Task prompt ▸
Reproduce the creative writing class notes below word for word, starting at "CREATIVE WRITING" and ending at "s; sh; v; z)".

Reading text ▸

+++

Wednesday, March 10, 2010

Wednesday, March 10th, 2010


CREATIVE WRITING

Warm-Up
  • Alliteration (p. 55)--we took a few minutes to record words that begin with the same letter, and we talked about how those sounds make us feel, and what they suggest.  I talked about the difference between dissonance and harmony, and we experimented with hard- or harsh-sounding letters (b; d; p; k; hard g )  and soft-sounding letters (h; m; n; s; sh; v; z)
Writing Lesson
  • I read the Dickens passage aloud, and people circled strong diction, underlined imagery, and noted alliteration.  We discussed each of these things.
  • Show, Don't Tell (pp. 66-7)--I read some explanation from the pages, and Kelsey and Josh acted out a telling scene, and then acted out a showing scene.  We talked about the differences
Writing Assignment
  • Snapshot Poem (p. 70)--I went over the requirements, and I read Kaylee's poem and Kodey's poem as models.  People worked for about fifteen minutes on a typed rough draft, then saved them in the student volume folder for me.

+++

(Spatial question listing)
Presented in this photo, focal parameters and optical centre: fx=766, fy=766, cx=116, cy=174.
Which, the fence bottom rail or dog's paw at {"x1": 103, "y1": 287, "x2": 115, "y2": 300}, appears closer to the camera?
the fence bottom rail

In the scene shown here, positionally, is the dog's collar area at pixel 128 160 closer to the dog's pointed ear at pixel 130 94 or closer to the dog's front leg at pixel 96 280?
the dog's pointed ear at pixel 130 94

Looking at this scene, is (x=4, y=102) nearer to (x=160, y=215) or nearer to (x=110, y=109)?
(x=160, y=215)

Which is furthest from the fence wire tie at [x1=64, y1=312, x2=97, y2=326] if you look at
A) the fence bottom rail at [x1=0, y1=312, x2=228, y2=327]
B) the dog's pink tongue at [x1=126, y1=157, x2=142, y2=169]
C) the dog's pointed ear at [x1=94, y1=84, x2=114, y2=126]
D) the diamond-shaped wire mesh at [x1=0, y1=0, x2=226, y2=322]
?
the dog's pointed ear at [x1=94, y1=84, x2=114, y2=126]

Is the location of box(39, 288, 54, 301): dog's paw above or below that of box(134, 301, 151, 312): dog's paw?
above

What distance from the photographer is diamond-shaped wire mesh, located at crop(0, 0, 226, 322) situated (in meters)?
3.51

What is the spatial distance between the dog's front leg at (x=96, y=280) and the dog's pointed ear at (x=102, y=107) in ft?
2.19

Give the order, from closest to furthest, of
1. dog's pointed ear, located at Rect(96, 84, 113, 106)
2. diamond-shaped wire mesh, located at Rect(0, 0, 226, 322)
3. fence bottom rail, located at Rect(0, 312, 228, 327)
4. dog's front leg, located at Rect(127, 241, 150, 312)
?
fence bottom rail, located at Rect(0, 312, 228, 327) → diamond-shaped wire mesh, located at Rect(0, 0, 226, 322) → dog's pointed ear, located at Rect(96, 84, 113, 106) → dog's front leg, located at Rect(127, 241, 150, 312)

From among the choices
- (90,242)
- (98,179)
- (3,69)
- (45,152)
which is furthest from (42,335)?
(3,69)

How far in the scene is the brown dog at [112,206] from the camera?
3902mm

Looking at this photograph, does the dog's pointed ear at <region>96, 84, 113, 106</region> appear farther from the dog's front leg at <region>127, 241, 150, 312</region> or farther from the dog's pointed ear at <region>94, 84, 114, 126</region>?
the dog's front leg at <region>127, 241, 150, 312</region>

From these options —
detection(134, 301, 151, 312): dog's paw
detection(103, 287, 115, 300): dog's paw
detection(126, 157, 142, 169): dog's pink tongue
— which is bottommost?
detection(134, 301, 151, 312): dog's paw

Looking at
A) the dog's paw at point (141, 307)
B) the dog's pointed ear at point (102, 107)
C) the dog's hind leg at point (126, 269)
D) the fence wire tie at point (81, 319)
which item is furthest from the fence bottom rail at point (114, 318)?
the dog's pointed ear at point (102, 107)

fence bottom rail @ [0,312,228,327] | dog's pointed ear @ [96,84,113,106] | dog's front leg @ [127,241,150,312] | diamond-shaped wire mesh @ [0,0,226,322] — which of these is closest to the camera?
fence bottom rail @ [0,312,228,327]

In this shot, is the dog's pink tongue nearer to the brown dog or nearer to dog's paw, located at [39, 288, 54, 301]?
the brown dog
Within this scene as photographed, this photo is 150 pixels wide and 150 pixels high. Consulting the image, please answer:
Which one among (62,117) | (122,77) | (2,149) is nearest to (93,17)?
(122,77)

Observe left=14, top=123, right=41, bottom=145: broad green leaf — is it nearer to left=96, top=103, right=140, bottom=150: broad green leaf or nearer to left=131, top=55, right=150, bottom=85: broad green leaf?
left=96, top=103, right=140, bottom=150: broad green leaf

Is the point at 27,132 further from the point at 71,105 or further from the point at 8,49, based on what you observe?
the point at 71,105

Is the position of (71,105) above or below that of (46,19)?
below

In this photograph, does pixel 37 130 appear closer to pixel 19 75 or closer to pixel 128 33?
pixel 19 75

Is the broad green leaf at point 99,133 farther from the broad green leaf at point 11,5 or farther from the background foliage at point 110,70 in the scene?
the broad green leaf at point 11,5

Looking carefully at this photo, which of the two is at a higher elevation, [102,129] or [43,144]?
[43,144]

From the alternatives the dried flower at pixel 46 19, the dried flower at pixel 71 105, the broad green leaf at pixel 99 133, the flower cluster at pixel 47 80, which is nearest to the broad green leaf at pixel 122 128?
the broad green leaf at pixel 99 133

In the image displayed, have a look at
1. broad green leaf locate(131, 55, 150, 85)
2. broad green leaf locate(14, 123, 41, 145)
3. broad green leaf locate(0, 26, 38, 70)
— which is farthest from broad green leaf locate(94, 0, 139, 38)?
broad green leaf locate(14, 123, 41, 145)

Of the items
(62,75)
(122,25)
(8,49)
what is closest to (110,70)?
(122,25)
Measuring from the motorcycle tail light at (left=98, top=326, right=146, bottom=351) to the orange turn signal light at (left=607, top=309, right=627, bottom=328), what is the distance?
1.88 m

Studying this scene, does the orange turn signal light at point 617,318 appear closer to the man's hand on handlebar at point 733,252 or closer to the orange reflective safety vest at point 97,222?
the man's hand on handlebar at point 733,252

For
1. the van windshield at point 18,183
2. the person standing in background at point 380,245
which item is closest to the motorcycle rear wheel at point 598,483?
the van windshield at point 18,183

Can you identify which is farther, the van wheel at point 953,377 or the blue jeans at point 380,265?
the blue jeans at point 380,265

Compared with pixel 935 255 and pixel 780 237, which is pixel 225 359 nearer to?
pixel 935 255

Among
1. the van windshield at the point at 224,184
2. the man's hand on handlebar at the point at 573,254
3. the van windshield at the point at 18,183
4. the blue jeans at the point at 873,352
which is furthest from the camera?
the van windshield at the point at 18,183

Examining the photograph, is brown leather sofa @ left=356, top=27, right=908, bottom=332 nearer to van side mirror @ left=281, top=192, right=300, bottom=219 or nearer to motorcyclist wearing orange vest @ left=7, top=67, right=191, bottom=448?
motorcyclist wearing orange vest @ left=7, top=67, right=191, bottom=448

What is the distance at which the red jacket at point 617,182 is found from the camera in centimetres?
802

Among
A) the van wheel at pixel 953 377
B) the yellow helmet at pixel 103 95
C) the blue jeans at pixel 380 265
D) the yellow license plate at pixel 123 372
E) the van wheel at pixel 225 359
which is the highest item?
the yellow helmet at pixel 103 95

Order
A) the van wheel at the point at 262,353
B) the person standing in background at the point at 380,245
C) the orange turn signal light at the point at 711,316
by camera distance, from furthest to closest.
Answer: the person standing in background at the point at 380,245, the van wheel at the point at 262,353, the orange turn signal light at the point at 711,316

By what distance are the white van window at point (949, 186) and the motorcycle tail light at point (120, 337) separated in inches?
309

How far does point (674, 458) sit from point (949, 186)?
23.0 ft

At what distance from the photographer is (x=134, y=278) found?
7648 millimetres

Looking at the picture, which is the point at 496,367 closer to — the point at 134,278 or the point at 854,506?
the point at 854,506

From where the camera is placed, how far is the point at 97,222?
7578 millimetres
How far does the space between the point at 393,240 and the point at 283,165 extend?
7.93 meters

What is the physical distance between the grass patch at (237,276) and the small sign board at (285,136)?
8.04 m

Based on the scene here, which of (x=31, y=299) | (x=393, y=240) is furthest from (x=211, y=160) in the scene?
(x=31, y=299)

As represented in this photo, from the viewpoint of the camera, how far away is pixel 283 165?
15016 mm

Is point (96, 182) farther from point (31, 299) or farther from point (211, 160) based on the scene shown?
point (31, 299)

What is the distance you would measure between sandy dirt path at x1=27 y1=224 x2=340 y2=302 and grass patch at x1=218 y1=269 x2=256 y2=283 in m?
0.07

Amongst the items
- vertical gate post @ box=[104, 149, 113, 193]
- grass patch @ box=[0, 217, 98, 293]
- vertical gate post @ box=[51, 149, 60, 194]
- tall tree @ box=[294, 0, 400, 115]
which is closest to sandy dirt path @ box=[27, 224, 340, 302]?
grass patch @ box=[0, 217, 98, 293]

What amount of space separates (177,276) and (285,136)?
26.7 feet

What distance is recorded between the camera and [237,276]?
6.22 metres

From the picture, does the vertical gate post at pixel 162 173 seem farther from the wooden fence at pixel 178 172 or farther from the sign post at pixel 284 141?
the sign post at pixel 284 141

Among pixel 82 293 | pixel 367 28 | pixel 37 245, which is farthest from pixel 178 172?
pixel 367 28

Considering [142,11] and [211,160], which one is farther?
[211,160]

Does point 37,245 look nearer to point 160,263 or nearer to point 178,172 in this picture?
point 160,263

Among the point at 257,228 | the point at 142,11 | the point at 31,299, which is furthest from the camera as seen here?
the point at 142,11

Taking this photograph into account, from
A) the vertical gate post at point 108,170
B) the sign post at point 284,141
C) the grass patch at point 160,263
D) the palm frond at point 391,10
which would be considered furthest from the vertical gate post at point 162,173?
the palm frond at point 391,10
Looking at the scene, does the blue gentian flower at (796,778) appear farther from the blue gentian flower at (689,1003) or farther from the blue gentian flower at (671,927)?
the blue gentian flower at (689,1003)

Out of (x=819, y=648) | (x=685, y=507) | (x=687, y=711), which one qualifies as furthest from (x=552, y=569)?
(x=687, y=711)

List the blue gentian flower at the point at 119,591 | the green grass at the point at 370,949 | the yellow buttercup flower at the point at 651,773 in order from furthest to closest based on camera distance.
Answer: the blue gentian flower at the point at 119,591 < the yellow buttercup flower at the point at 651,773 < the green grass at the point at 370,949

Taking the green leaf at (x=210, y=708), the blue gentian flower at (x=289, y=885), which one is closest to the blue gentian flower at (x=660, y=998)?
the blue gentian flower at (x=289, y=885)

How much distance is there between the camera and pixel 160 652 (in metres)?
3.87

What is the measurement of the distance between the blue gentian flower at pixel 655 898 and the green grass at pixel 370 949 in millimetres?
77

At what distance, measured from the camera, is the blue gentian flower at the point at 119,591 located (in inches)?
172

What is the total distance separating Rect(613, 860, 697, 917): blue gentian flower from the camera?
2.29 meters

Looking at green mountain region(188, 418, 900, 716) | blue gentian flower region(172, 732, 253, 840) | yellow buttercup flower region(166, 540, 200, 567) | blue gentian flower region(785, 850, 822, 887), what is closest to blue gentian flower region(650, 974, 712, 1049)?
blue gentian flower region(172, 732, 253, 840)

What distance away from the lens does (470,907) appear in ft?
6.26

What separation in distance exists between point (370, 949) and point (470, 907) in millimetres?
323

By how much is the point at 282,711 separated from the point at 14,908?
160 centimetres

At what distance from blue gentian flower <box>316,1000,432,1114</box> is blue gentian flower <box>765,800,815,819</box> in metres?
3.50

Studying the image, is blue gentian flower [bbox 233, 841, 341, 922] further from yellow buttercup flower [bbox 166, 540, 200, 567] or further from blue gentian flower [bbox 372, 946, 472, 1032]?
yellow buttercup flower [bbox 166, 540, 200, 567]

+++

In response ▸
CREATIVE WRITING

Warm-Up
  • Alliteration (p. 55)--we took a few minutes to record words that begin with the same letter, and we talked about how those sounds make us feel, and what they suggest.  I talked about the difference between dissonance and harmony, and we experimented with hard- or harsh-sounding letters (b; d; p; k; hard g )  and soft-sounding letters (h; m; n; s; sh; v; z)